任务要求 =>
统计下面材料中有多少行含有字符串“handle”，只写出这个数字。

---------- 给定材料 ----------

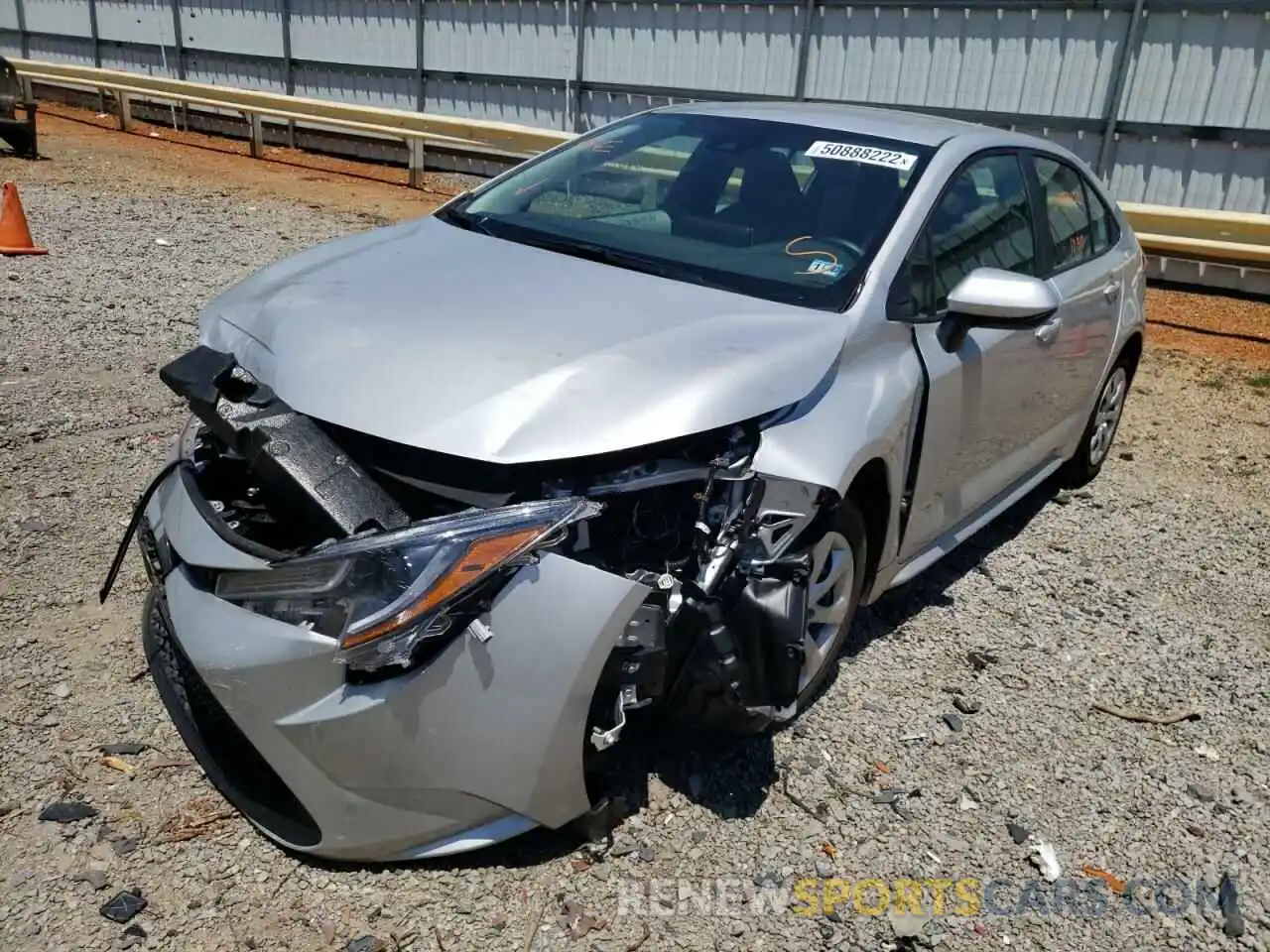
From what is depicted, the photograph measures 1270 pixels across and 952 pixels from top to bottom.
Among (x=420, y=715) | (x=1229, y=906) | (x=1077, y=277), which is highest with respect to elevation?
(x=1077, y=277)

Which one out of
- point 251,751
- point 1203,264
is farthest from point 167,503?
point 1203,264

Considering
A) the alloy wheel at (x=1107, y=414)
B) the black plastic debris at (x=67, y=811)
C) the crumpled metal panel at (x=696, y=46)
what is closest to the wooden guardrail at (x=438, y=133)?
the crumpled metal panel at (x=696, y=46)

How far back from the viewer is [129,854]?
8.72ft

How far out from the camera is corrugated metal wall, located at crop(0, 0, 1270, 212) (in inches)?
400

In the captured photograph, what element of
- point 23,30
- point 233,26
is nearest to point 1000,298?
point 233,26

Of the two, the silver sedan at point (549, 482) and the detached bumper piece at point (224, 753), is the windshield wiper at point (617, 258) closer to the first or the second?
the silver sedan at point (549, 482)

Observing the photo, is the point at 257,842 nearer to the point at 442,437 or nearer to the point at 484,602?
the point at 484,602

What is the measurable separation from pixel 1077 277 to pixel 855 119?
124 centimetres

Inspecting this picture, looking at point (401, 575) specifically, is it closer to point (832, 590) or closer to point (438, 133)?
point (832, 590)

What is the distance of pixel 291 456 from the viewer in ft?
8.39

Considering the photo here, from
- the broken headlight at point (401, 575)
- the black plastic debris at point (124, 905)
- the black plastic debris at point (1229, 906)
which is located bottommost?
the black plastic debris at point (1229, 906)

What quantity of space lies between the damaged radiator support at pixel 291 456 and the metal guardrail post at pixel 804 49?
10.8 meters

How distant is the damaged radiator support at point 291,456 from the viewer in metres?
2.49

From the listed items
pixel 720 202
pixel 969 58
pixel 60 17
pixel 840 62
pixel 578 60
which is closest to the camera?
pixel 720 202
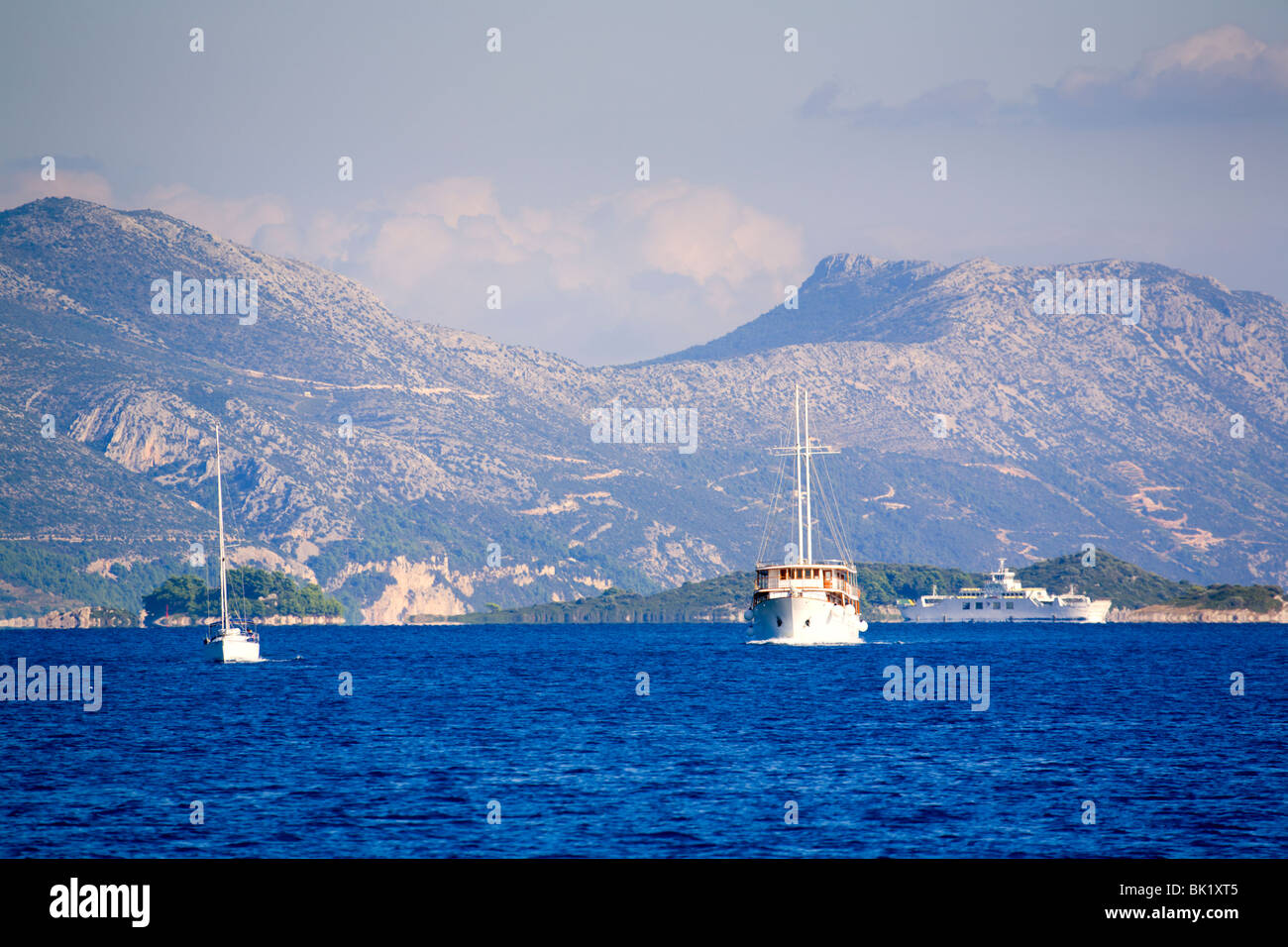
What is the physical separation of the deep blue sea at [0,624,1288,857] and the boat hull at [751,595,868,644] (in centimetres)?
4927

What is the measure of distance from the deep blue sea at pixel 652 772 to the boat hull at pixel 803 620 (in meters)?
49.3

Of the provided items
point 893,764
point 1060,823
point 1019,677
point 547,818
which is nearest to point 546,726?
point 893,764

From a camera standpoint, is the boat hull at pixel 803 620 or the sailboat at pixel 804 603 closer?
the sailboat at pixel 804 603

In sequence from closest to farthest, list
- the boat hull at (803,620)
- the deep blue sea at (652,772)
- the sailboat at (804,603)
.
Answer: the deep blue sea at (652,772)
the sailboat at (804,603)
the boat hull at (803,620)

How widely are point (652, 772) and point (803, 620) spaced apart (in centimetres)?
10977

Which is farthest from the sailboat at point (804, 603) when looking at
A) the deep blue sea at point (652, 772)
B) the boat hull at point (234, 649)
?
the boat hull at point (234, 649)

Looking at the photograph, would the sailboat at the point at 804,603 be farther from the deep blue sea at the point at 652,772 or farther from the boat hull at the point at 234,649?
the boat hull at the point at 234,649

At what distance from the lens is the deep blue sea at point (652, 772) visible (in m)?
41.6

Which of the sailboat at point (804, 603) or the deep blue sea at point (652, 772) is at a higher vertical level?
the sailboat at point (804, 603)

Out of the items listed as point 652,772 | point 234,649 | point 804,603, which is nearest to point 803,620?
point 804,603

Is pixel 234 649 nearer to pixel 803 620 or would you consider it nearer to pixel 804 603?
pixel 804 603

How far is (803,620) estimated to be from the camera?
546 ft

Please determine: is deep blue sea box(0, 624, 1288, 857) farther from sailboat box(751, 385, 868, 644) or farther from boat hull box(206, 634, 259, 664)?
sailboat box(751, 385, 868, 644)
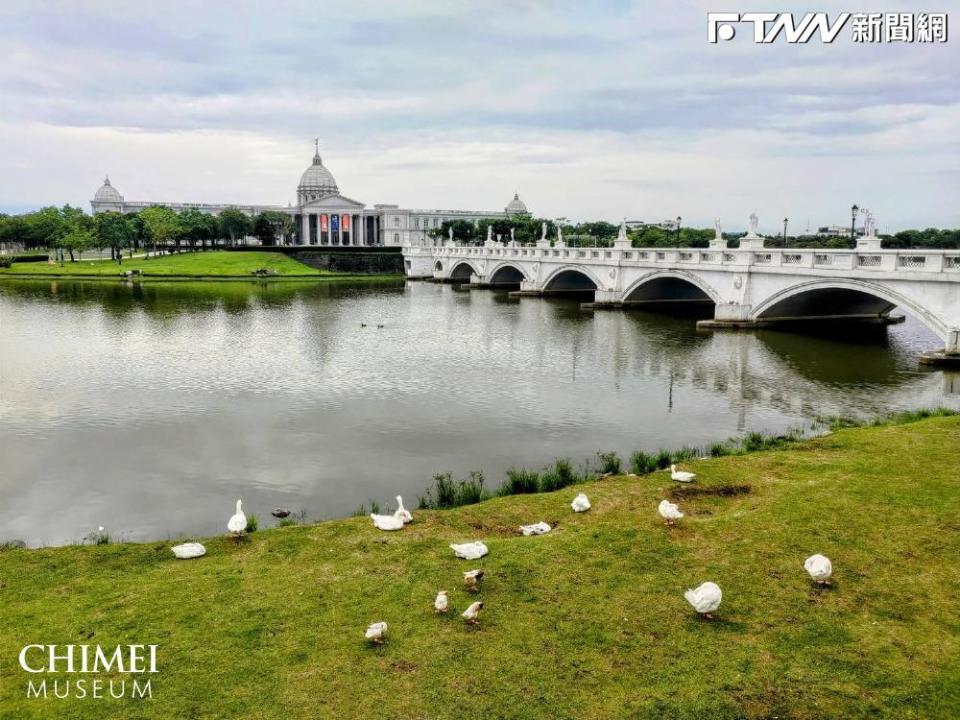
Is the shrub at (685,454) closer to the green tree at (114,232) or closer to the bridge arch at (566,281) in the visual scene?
the bridge arch at (566,281)

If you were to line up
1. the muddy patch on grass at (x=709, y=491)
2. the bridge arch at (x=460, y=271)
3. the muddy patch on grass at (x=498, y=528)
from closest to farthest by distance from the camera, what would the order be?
the muddy patch on grass at (x=498, y=528) < the muddy patch on grass at (x=709, y=491) < the bridge arch at (x=460, y=271)

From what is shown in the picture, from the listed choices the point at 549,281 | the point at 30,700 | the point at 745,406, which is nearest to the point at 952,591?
the point at 30,700

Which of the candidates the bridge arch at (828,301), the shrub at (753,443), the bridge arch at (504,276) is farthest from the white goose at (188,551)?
the bridge arch at (504,276)

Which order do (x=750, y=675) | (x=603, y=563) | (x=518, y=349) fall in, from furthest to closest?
(x=518, y=349), (x=603, y=563), (x=750, y=675)

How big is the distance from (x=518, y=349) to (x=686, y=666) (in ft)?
107

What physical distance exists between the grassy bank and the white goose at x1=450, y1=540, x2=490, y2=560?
94.2 meters

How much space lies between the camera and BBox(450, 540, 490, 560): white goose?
1231cm

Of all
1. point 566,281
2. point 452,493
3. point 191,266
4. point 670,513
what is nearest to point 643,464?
point 452,493

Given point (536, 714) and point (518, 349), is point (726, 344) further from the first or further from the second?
point (536, 714)

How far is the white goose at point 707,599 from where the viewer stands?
33.4ft

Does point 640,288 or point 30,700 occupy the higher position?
point 640,288

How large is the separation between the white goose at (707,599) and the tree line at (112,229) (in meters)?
123

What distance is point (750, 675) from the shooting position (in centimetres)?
904

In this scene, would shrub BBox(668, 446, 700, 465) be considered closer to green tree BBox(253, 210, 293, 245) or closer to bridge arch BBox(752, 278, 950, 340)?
bridge arch BBox(752, 278, 950, 340)
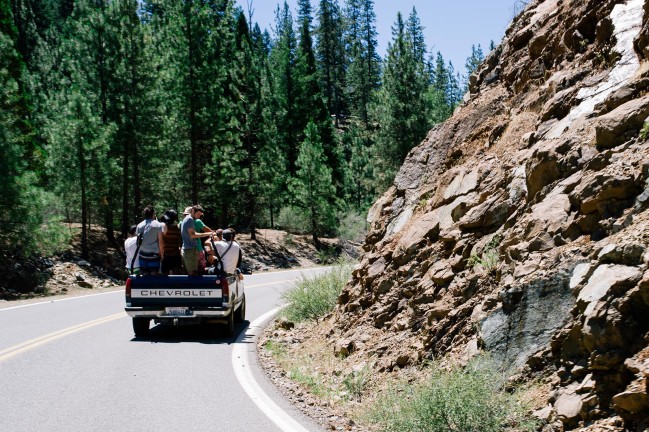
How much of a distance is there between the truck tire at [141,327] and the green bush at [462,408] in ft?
22.5

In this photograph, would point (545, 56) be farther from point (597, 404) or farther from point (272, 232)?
point (272, 232)

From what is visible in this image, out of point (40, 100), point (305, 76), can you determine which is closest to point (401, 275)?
point (40, 100)

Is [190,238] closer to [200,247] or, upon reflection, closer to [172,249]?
[200,247]

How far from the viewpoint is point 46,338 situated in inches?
423

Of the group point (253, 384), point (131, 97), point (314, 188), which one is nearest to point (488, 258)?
point (253, 384)

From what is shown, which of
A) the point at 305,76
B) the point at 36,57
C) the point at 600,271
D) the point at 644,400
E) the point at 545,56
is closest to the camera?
the point at 644,400

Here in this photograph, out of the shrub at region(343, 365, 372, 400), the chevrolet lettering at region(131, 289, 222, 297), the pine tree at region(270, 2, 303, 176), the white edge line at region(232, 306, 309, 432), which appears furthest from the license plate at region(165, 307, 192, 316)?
the pine tree at region(270, 2, 303, 176)

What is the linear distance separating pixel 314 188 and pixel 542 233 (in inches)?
1272

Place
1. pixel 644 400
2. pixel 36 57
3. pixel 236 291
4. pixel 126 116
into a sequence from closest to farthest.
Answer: pixel 644 400, pixel 236 291, pixel 126 116, pixel 36 57

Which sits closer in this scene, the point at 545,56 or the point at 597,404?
the point at 597,404

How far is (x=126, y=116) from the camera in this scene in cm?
2898

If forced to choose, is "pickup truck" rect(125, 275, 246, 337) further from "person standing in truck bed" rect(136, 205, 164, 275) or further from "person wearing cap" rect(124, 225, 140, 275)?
"person wearing cap" rect(124, 225, 140, 275)

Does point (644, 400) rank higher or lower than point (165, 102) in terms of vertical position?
lower

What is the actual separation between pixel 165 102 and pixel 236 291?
21544 millimetres
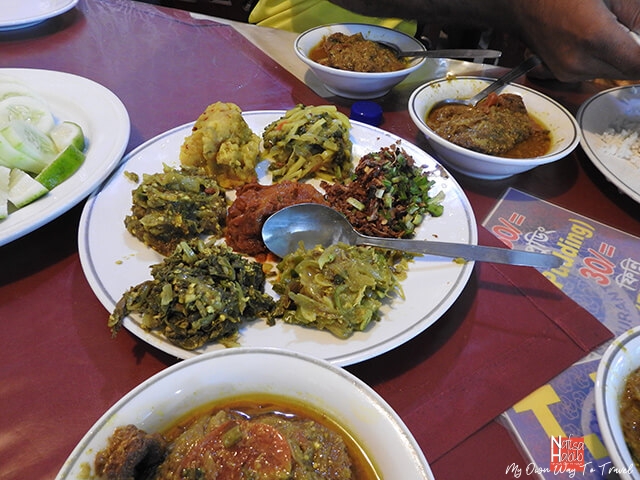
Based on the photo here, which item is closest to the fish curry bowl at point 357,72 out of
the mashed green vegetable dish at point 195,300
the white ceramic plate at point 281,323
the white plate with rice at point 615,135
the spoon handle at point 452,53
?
the spoon handle at point 452,53

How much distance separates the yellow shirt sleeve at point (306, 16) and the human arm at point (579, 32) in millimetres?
1122

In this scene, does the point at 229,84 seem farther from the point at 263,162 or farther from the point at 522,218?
the point at 522,218

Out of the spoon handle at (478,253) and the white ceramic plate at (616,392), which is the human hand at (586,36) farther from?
the white ceramic plate at (616,392)

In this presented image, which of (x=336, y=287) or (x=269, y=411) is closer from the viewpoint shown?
(x=269, y=411)

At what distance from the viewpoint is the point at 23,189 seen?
2102 mm

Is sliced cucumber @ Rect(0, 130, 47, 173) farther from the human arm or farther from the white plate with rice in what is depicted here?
the human arm

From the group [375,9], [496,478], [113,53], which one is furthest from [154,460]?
[375,9]

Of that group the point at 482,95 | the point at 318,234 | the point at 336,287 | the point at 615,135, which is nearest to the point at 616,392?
the point at 336,287

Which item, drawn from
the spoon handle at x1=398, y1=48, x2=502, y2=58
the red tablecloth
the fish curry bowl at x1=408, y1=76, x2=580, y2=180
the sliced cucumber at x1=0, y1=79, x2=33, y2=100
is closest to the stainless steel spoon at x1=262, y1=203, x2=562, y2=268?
the red tablecloth

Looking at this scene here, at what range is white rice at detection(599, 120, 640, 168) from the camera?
267 centimetres

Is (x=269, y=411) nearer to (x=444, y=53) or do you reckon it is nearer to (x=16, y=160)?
(x=16, y=160)

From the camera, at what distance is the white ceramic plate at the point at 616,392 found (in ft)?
Answer: 3.94

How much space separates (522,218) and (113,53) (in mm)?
3660

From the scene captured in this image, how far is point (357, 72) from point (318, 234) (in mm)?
1589
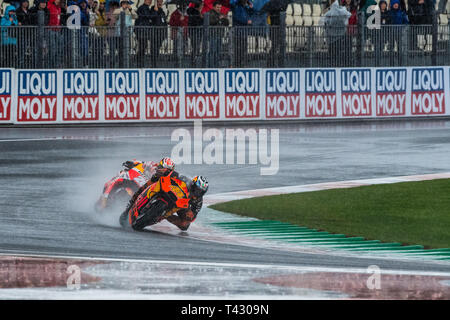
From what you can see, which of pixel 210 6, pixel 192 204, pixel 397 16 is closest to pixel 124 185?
pixel 192 204

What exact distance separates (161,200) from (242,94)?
14.7m

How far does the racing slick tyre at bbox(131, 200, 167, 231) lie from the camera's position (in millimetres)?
13125

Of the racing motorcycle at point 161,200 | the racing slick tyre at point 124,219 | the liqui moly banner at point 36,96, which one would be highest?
the liqui moly banner at point 36,96

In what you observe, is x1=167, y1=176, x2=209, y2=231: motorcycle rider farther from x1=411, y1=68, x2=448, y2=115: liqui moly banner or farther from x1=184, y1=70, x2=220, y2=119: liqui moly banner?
x1=411, y1=68, x2=448, y2=115: liqui moly banner

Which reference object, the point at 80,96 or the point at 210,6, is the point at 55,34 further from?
the point at 210,6

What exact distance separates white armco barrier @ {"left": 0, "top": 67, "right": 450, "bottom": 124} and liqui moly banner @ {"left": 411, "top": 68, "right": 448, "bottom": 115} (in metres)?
0.03

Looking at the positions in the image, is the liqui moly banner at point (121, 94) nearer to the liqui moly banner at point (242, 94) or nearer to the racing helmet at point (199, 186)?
the liqui moly banner at point (242, 94)

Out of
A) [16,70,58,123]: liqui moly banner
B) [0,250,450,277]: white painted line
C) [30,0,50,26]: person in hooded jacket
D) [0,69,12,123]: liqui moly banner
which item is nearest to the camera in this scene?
[0,250,450,277]: white painted line

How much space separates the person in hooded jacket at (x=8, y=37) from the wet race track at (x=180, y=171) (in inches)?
68.1

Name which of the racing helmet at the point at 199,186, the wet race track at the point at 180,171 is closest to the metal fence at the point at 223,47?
the wet race track at the point at 180,171

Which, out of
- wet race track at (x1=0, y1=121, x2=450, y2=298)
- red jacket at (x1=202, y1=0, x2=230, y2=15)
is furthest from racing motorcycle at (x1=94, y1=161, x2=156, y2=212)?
red jacket at (x1=202, y1=0, x2=230, y2=15)

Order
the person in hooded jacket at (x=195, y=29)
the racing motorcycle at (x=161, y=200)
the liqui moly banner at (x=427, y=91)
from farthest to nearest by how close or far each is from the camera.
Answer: the liqui moly banner at (x=427, y=91) → the person in hooded jacket at (x=195, y=29) → the racing motorcycle at (x=161, y=200)

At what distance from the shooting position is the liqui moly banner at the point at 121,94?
1040 inches
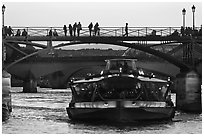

----------

练习答案 =>
4